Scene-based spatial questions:
==============================

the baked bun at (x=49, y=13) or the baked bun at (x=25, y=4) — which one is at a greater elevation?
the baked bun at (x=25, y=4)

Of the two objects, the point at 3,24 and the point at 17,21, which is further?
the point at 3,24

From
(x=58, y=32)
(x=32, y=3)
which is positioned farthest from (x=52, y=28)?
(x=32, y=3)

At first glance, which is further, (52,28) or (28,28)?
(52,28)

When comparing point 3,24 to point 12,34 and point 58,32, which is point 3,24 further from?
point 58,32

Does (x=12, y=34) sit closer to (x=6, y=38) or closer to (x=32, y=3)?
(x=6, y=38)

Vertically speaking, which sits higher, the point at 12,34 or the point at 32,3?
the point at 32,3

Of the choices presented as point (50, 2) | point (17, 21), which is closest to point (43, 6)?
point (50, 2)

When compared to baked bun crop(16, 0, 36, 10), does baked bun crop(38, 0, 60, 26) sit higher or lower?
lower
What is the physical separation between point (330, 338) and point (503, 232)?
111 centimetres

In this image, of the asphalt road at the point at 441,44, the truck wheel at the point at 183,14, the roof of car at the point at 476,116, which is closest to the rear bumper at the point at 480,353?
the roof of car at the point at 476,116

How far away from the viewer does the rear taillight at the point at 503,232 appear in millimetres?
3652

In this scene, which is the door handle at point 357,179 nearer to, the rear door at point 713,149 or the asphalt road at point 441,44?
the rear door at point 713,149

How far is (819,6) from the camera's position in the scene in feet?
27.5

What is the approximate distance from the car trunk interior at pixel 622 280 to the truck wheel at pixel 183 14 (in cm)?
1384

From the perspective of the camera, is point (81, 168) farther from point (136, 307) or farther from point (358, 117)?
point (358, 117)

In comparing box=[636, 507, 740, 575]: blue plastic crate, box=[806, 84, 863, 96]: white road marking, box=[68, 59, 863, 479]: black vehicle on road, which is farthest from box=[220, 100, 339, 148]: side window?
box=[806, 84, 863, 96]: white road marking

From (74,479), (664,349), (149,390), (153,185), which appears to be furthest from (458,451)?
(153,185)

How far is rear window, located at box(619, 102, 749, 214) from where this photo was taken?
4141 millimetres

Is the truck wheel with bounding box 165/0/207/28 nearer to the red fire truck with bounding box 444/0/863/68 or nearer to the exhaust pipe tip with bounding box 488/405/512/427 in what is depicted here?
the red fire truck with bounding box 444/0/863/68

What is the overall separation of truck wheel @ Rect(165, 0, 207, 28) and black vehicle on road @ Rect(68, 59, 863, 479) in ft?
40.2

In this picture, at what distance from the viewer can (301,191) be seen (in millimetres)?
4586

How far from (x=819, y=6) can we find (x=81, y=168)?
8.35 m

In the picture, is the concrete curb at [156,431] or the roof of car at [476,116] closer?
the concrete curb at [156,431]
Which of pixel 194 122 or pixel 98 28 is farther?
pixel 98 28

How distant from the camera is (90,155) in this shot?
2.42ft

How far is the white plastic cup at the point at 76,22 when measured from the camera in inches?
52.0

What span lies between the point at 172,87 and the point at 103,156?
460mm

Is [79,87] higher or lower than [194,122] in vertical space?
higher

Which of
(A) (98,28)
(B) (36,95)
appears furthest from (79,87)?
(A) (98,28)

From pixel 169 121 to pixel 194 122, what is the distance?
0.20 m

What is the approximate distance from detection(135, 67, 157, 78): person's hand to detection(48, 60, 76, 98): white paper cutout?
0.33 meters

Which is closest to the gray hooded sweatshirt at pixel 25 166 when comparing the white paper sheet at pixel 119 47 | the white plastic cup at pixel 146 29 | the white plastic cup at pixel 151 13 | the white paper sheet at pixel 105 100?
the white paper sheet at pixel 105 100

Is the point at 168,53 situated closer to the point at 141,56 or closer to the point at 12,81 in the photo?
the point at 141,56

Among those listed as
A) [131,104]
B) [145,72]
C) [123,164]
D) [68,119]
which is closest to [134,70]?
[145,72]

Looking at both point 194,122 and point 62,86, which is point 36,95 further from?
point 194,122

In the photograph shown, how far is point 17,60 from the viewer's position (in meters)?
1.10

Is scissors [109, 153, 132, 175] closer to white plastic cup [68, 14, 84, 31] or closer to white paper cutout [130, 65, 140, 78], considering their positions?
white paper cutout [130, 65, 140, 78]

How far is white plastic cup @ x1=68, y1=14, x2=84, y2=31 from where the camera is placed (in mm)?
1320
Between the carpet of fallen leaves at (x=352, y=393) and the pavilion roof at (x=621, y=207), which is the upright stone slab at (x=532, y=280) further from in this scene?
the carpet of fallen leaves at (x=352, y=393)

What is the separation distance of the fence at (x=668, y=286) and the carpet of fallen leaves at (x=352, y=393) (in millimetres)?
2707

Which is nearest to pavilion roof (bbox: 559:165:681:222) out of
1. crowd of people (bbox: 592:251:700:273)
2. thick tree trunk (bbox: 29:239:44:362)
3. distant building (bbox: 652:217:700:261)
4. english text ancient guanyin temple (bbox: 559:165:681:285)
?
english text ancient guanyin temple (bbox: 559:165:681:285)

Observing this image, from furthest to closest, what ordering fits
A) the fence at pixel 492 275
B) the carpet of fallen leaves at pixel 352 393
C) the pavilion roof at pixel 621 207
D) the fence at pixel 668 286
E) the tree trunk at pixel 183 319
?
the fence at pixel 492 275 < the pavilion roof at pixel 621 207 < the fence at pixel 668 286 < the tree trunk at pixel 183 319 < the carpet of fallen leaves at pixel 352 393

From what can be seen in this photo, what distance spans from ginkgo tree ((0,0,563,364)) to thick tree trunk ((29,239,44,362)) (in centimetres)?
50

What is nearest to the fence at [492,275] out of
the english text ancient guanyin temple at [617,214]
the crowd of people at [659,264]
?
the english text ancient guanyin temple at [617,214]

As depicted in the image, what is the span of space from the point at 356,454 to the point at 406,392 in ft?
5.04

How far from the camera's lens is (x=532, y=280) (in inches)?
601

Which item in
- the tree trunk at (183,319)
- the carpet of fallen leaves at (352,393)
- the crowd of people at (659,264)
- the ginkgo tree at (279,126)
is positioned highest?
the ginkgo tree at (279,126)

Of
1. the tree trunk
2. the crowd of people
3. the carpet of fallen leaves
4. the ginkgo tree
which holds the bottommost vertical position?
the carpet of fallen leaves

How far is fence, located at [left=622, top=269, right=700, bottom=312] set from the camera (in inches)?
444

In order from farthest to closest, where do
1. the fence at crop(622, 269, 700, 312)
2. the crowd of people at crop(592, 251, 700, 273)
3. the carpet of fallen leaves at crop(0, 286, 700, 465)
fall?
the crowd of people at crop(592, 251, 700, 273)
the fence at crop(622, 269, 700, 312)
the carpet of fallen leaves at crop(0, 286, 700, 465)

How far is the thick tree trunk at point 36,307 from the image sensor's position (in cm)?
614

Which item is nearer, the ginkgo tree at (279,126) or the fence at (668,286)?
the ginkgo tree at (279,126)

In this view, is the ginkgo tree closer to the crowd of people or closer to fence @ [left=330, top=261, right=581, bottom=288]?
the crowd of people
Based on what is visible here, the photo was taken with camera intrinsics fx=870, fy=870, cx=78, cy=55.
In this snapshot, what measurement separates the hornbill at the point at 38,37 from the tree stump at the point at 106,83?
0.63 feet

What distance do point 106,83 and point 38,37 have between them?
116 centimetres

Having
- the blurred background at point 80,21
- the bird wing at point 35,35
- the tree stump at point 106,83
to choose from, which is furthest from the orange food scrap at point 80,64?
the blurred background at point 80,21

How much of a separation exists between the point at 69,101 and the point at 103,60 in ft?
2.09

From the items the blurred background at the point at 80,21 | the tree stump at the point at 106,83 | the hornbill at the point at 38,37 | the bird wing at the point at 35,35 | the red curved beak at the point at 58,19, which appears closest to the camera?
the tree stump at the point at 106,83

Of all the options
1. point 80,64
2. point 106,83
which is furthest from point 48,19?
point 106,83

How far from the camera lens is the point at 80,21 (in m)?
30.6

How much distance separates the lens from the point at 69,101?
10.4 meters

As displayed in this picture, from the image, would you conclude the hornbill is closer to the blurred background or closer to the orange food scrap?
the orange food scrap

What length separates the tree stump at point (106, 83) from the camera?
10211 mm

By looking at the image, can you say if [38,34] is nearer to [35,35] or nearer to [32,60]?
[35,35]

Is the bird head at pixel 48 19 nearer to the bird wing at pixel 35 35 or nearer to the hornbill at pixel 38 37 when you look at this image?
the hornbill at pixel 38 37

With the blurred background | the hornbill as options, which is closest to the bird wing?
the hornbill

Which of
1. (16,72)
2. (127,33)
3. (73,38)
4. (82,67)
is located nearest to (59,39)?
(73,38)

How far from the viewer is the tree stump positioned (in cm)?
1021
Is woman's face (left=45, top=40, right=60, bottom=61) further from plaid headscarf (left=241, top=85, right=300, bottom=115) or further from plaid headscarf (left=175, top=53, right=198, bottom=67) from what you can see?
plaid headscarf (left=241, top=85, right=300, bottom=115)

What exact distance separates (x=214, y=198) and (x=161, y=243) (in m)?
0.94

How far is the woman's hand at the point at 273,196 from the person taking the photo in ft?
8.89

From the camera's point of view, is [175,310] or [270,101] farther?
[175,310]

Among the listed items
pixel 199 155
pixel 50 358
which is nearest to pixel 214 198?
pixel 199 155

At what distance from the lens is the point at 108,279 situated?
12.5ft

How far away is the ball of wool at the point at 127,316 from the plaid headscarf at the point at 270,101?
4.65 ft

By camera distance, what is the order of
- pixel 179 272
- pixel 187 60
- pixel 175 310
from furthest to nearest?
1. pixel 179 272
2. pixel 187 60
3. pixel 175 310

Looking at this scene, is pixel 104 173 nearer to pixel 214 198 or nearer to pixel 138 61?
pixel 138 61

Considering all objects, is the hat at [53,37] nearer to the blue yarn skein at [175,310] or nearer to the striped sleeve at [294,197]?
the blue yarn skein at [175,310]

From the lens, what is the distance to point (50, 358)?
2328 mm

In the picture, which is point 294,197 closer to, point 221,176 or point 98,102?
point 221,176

==============================

Reproduce the data verbatim from the line with "How far is the woman's" through the last line of the data, including both.

_The response_
How far is the woman's hand at the point at 273,196 from the person taking the photo in ft?
8.89

From the camera's point of view, is [175,310] or [270,101] farther?
[175,310]

Among the listed items
pixel 199 155
pixel 50 358
which is nearest to pixel 214 198?
pixel 199 155

At what distance from the lens is the point at 108,279 situated?
12.5ft

How far away is the ball of wool at the point at 127,316 from the plaid headscarf at the point at 270,101?
4.65 ft

By camera distance, what is the order of
- pixel 179 272
- pixel 187 60
- pixel 175 310
from furthest to nearest?
1. pixel 179 272
2. pixel 187 60
3. pixel 175 310

Looking at this scene, is pixel 104 173 nearer to pixel 214 198 or nearer to pixel 138 61?
pixel 138 61

Considering all objects, is the hat at [53,37] nearer to the blue yarn skein at [175,310] or nearer to the striped sleeve at [294,197]?
the blue yarn skein at [175,310]

From the lens, what is the distance to point (50, 358)?
2328 mm

In the picture, which is point 294,197 closer to, point 221,176 or point 98,102?
point 221,176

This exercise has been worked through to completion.